## Source material
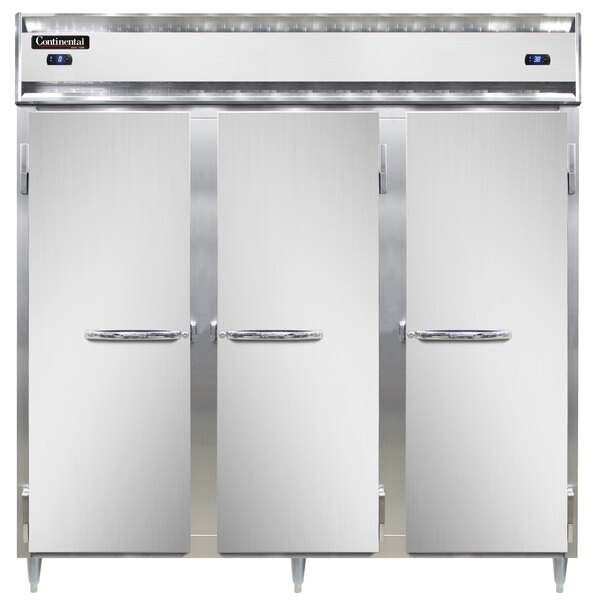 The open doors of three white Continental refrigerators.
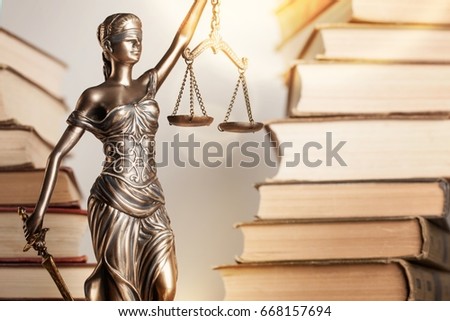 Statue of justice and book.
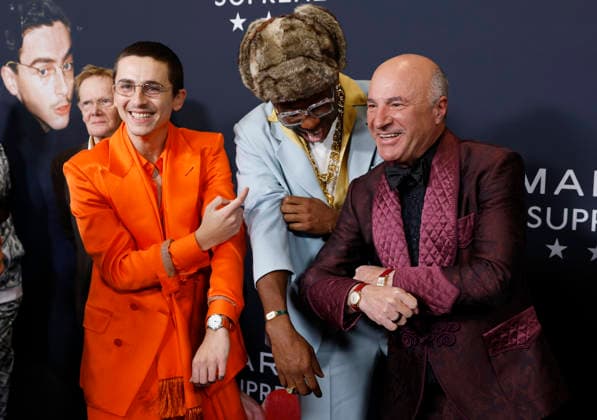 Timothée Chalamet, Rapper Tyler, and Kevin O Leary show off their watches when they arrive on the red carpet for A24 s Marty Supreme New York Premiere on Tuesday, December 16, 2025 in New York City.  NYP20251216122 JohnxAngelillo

## Required action
Please copy out the whole listing exactly as it stands, minus the pictures.

## Task output
 The open doors of three white Continental refrigerators.
 Statue of justice and book.
 Timothée Chalamet, Rapper Tyler, and Kevin O Leary show off their watches when they arrive on the red carpet for A24 s Marty Supreme New York Premiere on Tuesday, December 16, 2025 in New York City.  NYP20251216122 JohnxAngelillo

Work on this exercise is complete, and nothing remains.